I’m very interested in using predictive modelling to forecast elections and elections don’t get any bigger than the US presidential election. And of course the 2020 election is a once-in-a-lifetime election, the choice between four more years of Donald Trump, about whom enough has been written that I don’t need to dignify him with another word, or whichever sentient human being has been chosen as his alternative, which turned out to be Joe Biden.
Most people without a passing understanding of Bayesian statistics and the nature of uncertainty, and the fact that it can be quantified, brush off the notion of forecasting the upcoming election, usually saying things like “you can’t trust polls anymore after Trump and Brexit” (polling averages in both of those events were well within the margin of error), or making blanket statements like “I think he’ll be re-elected” without offering any sort of evidence to back it up (the more self-centered will remind you they predicted a Trump victory in 2016).
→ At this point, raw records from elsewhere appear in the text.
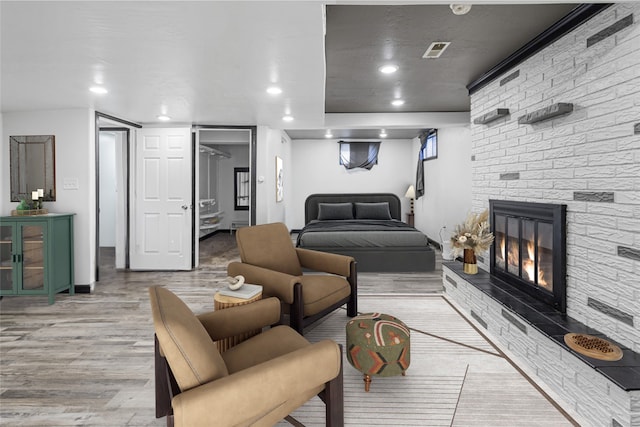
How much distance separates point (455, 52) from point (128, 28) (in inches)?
102

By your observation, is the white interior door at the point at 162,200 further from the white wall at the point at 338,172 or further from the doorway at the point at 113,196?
the white wall at the point at 338,172

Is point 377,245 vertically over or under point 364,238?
under

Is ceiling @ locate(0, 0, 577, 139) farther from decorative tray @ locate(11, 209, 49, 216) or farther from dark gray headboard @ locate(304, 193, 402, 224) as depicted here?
dark gray headboard @ locate(304, 193, 402, 224)

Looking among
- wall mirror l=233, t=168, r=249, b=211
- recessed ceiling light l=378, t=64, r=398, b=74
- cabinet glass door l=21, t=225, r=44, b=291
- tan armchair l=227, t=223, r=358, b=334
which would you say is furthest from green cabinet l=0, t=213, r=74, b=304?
wall mirror l=233, t=168, r=249, b=211

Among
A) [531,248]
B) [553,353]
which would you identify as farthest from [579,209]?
[553,353]

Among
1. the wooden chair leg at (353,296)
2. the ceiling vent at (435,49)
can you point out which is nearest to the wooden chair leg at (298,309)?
the wooden chair leg at (353,296)

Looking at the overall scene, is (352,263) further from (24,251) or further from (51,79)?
(24,251)

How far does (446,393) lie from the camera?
6.79ft

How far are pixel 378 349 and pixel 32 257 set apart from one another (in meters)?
3.83

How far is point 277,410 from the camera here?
1.40m

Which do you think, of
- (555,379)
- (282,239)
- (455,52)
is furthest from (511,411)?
(455,52)

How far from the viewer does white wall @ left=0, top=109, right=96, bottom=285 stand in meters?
4.20

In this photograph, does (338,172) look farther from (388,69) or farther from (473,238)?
(473,238)

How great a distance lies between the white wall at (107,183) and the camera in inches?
260
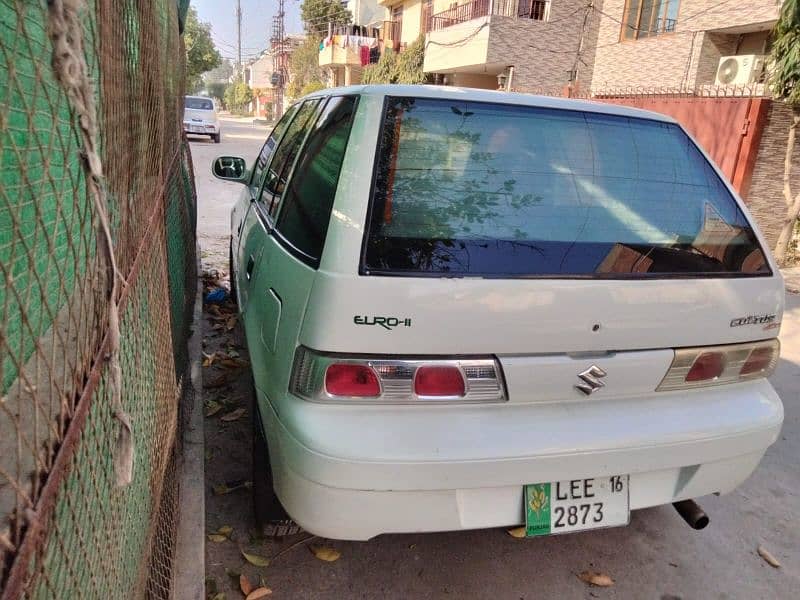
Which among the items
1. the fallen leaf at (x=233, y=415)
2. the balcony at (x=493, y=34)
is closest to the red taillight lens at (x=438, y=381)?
the fallen leaf at (x=233, y=415)

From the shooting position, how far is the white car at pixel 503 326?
1801 millimetres

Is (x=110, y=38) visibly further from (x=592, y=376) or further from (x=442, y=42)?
(x=442, y=42)

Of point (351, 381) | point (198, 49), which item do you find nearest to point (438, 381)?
point (351, 381)

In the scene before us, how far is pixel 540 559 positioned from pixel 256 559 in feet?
3.72

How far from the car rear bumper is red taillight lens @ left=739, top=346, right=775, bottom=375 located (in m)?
0.21

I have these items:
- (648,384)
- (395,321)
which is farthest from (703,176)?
(395,321)

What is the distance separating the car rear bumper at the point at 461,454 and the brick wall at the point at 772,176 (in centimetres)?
794

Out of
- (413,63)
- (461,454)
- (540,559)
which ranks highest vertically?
(413,63)

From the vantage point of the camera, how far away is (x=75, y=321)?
0.98 m

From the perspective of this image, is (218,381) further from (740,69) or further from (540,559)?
(740,69)

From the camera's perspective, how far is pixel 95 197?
1002 millimetres

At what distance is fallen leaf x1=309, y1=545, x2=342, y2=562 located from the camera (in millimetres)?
2371

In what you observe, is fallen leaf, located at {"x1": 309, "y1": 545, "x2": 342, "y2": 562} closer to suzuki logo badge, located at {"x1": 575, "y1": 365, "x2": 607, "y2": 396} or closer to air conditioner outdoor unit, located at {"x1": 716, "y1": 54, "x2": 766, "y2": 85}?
suzuki logo badge, located at {"x1": 575, "y1": 365, "x2": 607, "y2": 396}

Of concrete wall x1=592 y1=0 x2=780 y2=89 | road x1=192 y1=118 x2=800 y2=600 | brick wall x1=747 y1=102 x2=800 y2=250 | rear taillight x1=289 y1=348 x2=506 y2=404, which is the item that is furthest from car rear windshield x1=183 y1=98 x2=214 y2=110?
rear taillight x1=289 y1=348 x2=506 y2=404
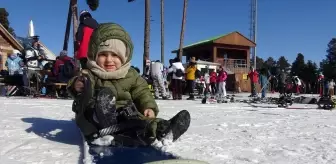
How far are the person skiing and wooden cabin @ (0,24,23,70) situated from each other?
2133cm

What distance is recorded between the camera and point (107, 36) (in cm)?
321

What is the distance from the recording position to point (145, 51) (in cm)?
1541

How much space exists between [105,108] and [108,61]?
804 mm

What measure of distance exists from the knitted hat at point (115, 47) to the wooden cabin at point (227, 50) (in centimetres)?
2917

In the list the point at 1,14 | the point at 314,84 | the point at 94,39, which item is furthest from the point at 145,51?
the point at 1,14

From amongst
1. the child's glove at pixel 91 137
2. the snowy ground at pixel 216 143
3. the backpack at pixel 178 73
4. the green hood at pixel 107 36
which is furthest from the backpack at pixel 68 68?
the child's glove at pixel 91 137

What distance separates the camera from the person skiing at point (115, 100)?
8.33 ft

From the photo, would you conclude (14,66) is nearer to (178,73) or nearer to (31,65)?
(31,65)

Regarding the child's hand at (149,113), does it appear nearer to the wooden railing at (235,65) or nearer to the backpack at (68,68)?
the backpack at (68,68)

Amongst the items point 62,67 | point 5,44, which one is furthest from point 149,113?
point 5,44

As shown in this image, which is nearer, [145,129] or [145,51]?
[145,129]

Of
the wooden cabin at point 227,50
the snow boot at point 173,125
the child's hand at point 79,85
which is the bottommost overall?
the snow boot at point 173,125

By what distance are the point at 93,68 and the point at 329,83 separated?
15.6 meters

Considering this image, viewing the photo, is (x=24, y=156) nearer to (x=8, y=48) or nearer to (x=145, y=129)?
(x=145, y=129)
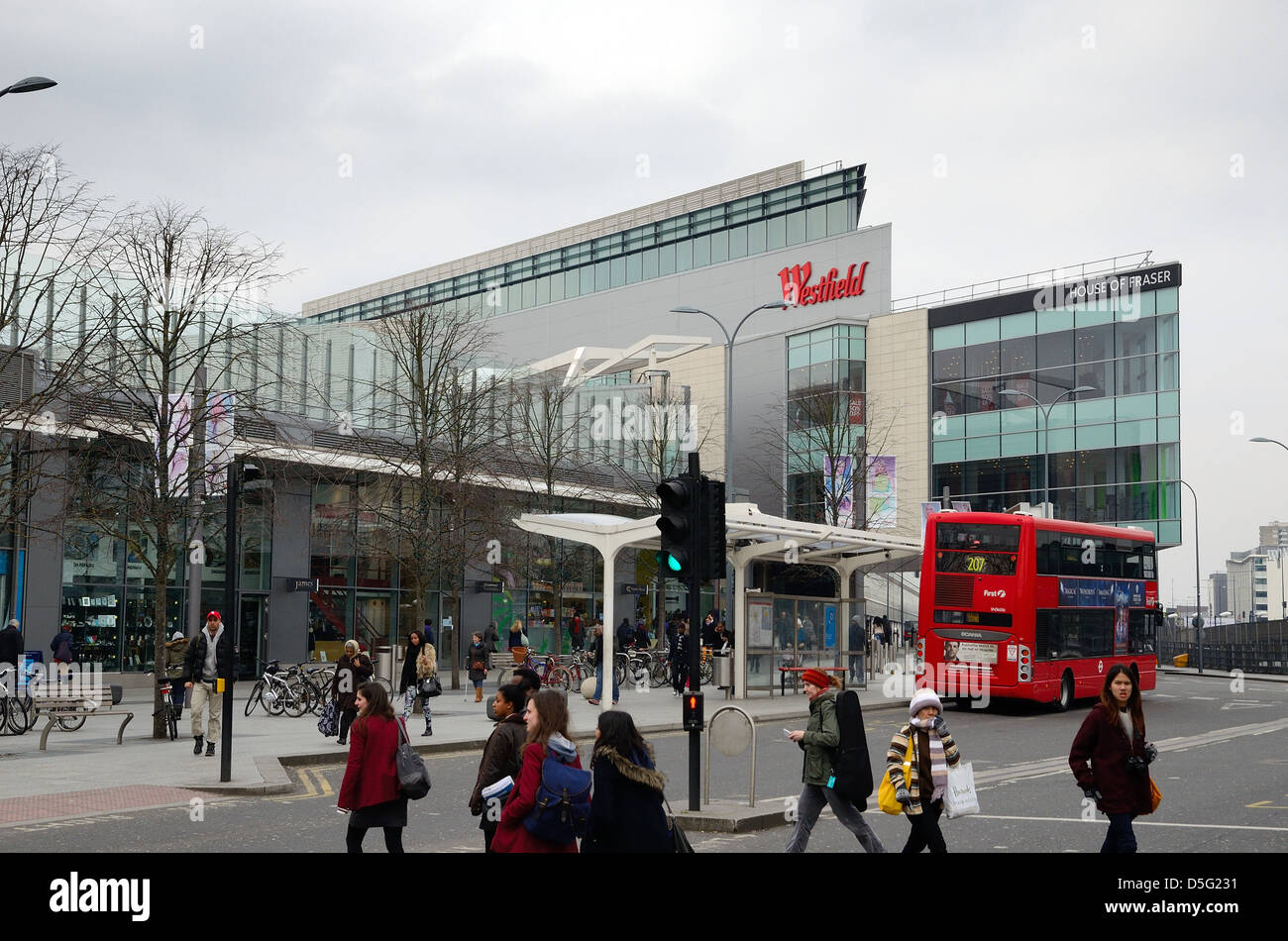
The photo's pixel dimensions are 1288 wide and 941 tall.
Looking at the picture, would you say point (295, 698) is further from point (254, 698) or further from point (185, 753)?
point (185, 753)

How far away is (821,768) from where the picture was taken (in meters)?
9.10

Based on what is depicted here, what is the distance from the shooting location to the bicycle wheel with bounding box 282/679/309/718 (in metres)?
25.0

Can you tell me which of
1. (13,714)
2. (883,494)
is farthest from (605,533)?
(883,494)

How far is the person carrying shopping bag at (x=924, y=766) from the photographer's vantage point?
27.9 ft

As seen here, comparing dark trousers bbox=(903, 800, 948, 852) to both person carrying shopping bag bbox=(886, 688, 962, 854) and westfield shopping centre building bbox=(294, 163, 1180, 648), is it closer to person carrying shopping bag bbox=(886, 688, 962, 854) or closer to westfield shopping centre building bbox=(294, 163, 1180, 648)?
person carrying shopping bag bbox=(886, 688, 962, 854)

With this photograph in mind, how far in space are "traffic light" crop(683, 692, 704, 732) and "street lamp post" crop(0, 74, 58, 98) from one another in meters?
9.18

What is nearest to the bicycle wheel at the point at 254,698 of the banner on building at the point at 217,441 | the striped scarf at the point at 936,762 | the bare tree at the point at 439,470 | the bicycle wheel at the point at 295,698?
the bicycle wheel at the point at 295,698

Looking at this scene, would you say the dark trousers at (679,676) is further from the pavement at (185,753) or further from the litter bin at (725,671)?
the litter bin at (725,671)

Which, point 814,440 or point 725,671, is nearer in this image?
point 725,671

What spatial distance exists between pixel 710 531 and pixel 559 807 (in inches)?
237
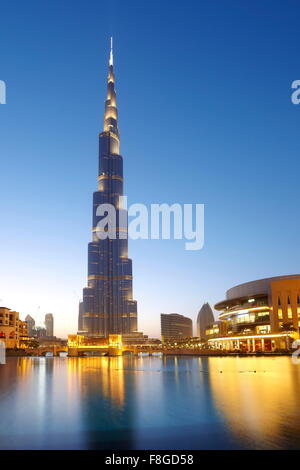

Broadly speaking there are two camps of people forecasting US elections: those who rely on “fundamentals” models, like Allan Lichtman, which use broad indicators like GDP, the existence of civil unrest, and incumbency to predict whether or not there will be a change of party holding the presidency; and those who rely on poll-based regression models, like Nate Silver from FiveThirtyEight.
There’s value in both approaches but the powerful thing about sophisticated models like Silver’s is that they are able to express the amount of uncertainty in the race. This is especially important this year, where the election will take place during an unprecedented pandemic. I personally think this makes “fundamentals” models much less useful this year, as instead of using “is GDP healthy?” as the predictor they should be really using “is GDP healthy for a pandemic”, which of course has very few historical data points.
Of course, uncertainty is an unnatural, scary and unintuitive thing and it’s a lot easier for people to say “but FiveThirtyEight said Hillary was going to win in 2016, they were wrong” rather than “FiveThirtyEight forecasted a 65% chance of Clinton winning and a 35% chance of Trump winning”. Part of this is human nature: it’s a binary contest with a single outcome and post facto that 65% looks a lot bigger than that 35% so it’s tempting to go for the first interpretation. But I hope that this year people appreciate what is at stake: the integrity and function of the most important democracy in the world, and take a little more care in interpreting uncertainty when they see it in forecasts.